Toutes les sources que nous avons utilisées sont issues de la collection du magazine Playboy US du Centre Maurice Chalumeau en sciences des sexualités de l'Université de Genève (CMCSS). Cette recherche a été l’occasion pour nous de nous plonger au cœur des pages de cette revue, de 1959 à 1972, et d’en découvrir des aspects que nous ne soupçonnions pas.
En traversant les nombreux espaces mis en scène par Playboy, nous avons pu comprendre comment certains projets architecturaux et de design participent à la promotion d’un mode de vie urbain, masculin et moderne d’un playboy, le soutenant dans son processus de séduction de conquêtes féminines.

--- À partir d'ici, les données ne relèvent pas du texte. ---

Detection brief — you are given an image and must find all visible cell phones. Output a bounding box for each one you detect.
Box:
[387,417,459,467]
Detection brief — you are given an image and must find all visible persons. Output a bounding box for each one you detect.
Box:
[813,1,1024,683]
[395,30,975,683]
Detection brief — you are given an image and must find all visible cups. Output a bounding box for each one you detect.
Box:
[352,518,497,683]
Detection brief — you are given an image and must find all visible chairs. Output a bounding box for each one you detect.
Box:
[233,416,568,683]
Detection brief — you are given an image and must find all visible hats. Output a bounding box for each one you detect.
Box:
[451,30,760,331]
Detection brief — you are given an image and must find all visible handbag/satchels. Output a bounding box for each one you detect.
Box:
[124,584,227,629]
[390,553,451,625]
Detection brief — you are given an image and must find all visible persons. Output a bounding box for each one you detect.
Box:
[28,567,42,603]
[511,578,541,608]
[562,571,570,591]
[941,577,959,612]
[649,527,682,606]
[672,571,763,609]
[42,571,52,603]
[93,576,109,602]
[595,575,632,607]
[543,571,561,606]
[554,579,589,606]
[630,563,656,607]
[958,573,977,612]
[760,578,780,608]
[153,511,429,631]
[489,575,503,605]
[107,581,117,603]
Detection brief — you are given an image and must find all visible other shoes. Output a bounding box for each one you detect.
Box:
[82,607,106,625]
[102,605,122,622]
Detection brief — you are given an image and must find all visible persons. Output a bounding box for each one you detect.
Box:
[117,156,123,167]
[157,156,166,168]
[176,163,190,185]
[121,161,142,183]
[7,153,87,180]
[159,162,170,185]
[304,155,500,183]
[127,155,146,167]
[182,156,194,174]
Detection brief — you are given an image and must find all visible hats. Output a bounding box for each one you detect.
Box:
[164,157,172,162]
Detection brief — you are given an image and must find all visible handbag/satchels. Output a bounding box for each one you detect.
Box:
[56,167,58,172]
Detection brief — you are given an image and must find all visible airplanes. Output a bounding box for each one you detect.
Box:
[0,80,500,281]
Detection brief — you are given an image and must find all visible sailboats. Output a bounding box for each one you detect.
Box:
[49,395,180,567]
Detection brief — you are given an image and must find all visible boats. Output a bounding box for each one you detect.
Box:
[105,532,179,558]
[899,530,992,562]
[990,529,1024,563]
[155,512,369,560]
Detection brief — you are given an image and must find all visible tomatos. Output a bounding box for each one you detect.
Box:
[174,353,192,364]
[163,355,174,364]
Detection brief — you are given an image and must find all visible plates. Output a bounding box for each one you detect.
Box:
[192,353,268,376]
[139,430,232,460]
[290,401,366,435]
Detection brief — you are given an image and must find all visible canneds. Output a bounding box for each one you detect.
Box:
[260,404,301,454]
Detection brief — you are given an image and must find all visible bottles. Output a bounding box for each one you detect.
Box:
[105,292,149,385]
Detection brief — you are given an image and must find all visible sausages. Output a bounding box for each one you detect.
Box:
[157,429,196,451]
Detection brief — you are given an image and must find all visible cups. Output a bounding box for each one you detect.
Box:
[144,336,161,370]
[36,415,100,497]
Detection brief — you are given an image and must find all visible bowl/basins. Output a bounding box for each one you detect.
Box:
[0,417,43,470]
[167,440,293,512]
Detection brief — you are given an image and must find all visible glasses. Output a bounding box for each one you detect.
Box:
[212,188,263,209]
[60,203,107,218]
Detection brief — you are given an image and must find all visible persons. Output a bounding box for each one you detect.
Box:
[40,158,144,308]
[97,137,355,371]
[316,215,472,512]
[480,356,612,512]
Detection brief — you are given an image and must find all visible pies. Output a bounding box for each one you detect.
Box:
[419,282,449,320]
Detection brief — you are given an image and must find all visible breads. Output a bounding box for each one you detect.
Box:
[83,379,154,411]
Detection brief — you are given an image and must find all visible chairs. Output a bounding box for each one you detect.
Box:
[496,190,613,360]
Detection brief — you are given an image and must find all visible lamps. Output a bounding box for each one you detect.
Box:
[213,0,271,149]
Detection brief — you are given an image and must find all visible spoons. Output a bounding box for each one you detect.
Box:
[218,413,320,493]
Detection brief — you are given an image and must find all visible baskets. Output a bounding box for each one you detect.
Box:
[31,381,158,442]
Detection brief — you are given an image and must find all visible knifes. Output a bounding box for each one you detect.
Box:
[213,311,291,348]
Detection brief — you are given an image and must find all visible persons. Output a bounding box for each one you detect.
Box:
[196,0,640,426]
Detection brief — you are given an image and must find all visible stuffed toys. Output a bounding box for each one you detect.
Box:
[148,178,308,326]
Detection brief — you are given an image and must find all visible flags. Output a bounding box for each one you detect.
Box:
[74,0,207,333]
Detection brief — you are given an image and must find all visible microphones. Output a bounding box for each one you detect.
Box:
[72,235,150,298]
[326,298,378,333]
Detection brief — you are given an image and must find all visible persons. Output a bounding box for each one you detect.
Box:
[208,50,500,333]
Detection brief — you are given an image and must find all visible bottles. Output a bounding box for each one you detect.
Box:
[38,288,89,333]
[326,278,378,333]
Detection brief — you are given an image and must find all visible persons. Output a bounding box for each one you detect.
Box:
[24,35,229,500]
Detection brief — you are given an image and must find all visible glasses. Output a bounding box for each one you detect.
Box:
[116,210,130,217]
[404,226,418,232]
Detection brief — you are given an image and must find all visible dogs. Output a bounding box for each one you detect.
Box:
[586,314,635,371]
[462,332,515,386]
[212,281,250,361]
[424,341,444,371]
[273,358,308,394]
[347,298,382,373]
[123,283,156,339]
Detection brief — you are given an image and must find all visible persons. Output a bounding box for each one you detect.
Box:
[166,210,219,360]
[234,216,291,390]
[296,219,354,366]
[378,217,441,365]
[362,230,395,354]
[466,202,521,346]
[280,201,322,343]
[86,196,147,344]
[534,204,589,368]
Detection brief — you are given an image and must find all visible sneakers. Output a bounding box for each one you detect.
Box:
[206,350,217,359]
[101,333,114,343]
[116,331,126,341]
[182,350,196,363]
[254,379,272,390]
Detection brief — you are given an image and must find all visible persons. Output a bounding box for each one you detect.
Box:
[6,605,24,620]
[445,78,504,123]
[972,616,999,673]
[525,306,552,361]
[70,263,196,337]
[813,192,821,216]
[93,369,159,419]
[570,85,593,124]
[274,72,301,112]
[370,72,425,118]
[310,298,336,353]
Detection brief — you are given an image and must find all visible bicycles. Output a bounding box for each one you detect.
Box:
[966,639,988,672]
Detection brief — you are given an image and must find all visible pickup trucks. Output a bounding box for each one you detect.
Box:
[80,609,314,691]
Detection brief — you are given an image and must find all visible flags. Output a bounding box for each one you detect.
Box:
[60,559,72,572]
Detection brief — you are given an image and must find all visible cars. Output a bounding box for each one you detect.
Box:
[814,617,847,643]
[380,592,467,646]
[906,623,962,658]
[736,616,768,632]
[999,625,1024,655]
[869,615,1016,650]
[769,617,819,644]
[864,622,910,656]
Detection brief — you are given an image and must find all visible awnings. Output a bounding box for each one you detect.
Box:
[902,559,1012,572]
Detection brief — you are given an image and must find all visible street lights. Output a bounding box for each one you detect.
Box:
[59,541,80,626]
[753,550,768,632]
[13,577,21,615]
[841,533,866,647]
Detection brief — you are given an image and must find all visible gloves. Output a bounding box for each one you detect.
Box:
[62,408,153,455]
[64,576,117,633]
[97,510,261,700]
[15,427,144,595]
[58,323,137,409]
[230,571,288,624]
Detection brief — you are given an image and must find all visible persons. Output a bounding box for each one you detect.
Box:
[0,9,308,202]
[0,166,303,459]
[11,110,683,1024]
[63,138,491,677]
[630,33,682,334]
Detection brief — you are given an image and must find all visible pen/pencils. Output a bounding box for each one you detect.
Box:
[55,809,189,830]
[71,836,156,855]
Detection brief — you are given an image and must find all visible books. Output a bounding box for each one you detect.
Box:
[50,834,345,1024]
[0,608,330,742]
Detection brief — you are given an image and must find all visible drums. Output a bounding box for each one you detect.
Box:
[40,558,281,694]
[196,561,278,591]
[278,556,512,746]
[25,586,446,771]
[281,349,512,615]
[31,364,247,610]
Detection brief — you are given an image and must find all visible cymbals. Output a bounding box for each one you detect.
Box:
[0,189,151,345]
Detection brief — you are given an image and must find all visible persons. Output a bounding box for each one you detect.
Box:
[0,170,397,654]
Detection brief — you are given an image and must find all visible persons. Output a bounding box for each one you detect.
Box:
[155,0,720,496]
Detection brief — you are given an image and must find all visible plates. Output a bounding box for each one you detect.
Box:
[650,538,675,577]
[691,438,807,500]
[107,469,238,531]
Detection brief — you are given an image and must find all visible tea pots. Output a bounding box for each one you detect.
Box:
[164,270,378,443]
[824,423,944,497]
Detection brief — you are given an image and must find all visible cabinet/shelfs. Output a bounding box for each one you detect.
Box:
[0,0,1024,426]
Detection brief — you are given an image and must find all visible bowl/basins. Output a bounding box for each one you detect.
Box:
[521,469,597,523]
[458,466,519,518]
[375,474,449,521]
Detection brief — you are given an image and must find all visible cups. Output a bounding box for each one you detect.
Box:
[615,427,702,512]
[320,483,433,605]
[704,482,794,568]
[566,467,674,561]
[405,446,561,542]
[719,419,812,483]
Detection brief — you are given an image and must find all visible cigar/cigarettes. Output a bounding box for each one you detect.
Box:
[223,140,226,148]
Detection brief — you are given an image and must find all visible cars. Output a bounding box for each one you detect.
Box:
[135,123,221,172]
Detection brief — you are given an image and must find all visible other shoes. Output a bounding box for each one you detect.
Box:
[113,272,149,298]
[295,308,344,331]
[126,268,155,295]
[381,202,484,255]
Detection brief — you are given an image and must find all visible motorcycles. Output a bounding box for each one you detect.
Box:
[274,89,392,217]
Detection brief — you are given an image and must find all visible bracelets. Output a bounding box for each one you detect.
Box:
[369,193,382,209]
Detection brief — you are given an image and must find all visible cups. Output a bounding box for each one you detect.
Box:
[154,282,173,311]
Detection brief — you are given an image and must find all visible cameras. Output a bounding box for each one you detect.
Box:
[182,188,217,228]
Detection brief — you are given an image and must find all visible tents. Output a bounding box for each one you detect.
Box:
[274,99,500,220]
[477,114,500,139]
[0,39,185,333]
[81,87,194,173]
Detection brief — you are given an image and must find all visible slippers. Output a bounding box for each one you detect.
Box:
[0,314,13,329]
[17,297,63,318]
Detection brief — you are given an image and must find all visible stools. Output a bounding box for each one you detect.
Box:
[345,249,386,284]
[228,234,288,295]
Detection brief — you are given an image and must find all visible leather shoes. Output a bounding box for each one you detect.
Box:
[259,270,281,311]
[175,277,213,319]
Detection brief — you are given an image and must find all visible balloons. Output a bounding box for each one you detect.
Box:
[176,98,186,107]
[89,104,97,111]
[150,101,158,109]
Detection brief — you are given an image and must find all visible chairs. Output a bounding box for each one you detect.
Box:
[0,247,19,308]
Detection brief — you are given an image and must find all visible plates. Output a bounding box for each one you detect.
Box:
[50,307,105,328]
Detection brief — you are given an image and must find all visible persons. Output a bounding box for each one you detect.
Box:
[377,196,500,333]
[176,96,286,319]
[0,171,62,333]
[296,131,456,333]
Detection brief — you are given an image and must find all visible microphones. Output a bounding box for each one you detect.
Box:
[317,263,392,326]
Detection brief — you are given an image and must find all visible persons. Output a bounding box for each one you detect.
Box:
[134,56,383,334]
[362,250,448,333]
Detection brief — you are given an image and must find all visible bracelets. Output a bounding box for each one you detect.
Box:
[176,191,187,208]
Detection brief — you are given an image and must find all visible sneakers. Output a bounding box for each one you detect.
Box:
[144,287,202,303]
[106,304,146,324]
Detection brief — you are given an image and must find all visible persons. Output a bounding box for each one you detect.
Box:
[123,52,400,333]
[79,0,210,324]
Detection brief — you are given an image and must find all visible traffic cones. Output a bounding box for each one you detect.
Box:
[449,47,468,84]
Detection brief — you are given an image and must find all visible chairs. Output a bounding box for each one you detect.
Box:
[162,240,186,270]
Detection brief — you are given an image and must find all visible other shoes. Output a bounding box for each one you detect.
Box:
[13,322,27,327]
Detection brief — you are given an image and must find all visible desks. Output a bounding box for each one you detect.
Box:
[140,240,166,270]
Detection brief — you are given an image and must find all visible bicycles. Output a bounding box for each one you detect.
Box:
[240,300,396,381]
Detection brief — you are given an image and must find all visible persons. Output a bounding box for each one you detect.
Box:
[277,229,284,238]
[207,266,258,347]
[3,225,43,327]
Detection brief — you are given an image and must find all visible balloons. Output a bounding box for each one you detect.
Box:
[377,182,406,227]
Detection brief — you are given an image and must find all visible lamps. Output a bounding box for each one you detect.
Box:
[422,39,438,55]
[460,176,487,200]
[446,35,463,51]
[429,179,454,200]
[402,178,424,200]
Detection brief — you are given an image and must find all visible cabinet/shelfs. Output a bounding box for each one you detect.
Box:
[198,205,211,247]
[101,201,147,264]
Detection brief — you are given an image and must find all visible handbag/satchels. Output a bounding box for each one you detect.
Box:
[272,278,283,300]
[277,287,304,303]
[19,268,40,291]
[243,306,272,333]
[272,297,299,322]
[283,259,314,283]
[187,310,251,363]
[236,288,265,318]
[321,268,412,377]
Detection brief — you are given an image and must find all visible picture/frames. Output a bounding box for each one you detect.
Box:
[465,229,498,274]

La richesse des facettes des lieux présentés par le magazine nous a offert de nombreuses pistes de recherches, notamment la manière dont le magazine se saisit des codes de l’architecture moderne – sobriété, rationalité, décloisonnement et espaces fluides – afin de conférer un nouveau caractère à la sphère privée, la « déféminisant » pour la placer sous domination masculine.